Photo of Macy’s portion control plates. Photo by Pourtions and courtesy of The Washington Post)

When Macy’s released their portion control plates in July of 2019, the plates were designed to portray portion sizes relative to jean types—“skinny” jeans being the smallest portion and “mom jeans” being the biggest portion. Macy’s responded to the issue by explaining they had “missed the mark.”

To me, this was something much greater than a mistake, and I do not think it should be treated as one. I have seen others triggered, and have been personally triggered, by products that promote dieting or portion control.
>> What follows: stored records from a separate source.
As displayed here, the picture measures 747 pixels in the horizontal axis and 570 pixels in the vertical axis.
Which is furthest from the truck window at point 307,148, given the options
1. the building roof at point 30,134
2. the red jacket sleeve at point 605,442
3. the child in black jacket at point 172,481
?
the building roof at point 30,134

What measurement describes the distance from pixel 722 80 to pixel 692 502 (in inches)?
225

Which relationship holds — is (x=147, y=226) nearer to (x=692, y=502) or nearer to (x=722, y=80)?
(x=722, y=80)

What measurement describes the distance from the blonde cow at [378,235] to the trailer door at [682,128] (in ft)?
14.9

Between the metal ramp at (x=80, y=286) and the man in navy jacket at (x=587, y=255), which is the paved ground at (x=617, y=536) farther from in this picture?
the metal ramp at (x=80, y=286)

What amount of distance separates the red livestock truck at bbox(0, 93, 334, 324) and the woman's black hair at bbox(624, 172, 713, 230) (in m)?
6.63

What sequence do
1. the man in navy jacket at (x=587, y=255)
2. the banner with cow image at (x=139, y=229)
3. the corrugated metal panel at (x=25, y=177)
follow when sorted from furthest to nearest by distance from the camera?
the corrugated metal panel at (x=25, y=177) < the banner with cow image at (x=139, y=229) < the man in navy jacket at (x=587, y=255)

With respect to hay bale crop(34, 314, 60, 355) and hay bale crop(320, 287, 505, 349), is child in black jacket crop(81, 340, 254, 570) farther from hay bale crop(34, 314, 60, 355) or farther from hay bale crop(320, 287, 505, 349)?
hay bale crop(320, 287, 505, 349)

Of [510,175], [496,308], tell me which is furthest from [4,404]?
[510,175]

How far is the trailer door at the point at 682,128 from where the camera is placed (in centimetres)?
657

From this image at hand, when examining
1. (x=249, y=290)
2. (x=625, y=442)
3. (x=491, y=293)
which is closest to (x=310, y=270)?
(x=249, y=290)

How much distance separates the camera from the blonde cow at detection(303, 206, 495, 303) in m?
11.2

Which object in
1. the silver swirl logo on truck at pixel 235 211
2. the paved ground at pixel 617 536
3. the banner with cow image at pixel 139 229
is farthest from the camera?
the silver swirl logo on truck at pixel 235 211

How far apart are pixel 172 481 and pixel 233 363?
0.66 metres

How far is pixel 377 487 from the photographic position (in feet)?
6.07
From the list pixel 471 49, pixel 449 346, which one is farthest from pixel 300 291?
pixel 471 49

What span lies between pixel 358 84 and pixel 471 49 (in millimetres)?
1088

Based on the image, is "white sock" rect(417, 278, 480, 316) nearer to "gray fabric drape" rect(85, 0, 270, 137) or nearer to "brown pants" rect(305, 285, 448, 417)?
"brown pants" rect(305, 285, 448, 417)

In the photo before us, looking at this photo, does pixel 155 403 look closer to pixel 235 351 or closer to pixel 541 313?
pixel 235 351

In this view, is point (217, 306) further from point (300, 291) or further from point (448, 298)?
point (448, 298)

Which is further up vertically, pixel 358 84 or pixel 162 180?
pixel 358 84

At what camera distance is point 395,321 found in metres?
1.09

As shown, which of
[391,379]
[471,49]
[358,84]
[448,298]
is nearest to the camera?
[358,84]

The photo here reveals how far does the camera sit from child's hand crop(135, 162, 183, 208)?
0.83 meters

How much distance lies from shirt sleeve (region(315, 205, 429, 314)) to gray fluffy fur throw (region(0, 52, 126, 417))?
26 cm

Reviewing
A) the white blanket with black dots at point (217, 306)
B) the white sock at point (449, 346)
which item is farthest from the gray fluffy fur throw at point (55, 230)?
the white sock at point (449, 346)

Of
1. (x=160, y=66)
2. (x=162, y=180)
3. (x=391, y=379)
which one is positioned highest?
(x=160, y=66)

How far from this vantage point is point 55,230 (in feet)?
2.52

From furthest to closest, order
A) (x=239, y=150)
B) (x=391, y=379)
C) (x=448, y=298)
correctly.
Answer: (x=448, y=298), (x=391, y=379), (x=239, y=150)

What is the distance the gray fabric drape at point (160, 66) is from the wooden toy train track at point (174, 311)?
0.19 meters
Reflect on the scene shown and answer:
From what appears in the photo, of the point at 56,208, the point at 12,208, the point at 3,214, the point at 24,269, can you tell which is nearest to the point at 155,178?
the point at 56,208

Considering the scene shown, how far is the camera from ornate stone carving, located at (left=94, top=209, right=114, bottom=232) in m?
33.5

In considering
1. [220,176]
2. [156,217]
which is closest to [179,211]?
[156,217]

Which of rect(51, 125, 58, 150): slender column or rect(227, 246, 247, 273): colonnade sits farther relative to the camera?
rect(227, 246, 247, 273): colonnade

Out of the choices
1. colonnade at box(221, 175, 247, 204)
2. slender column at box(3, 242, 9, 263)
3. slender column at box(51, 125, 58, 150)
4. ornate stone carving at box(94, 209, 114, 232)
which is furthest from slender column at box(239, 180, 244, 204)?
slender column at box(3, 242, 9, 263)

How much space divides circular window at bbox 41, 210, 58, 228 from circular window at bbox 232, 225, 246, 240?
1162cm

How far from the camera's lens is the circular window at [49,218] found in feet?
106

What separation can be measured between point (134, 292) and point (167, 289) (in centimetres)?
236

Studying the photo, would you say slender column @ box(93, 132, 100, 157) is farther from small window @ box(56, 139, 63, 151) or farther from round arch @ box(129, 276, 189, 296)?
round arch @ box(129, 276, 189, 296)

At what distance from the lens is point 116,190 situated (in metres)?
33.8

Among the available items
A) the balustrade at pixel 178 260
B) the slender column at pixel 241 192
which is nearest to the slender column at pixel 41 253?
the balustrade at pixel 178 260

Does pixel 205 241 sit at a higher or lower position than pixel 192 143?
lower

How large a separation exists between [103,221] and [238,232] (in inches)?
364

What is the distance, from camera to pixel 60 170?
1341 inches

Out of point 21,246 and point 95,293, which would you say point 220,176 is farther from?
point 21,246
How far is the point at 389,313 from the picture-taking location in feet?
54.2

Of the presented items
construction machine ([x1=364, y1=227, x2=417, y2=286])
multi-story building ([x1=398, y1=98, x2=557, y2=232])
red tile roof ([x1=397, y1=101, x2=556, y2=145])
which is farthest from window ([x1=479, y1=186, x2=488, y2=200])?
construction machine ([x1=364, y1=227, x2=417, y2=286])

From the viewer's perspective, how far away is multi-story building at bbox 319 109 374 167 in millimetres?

As a culture, I think we should work together to ensure that we steer away from normalizing eating disorders.

Another recent example in which a chain retail store has been the topic of controversy is when Forever 21 sent diet bars along with online purchases. Those receiving the diet bars were confused and interpreted their receiving the bar to be the company’s way of promoting weight loss and dieting.

In both of these examples, in which Macy’s and Forever 21 faced major backlash from consumers, it’s been proven that people have a willingness and desire to stand up for one another. Especially when it comes to preventing companies from repeating the promotion of disordered eating in the future.

I believe that people are willing to rewrite the narrative, but I think we have to demand that it be rewritten. 

According to the National Eating Disorder Association (NEDA), “Body image concerns often begin at a young age…and 40-60% of elementary school girls are concerned about their weight or about becoming too fat.”

Younger children become victims of the promotion of eating disorders as well, and I think that this can be attributed to the lack of discussion around the topic. I believe that the solution lies in us actually taking action.

Yes, the majority of people see the problem, but what is stopping us from doing something about it? 

What action can we take? We can create a new movement by being open with one another. If we as a culture continue to discuss what factors are encouraging eating disorders, then we’ll be able to see the success that discussing serious topics more comfortably brings.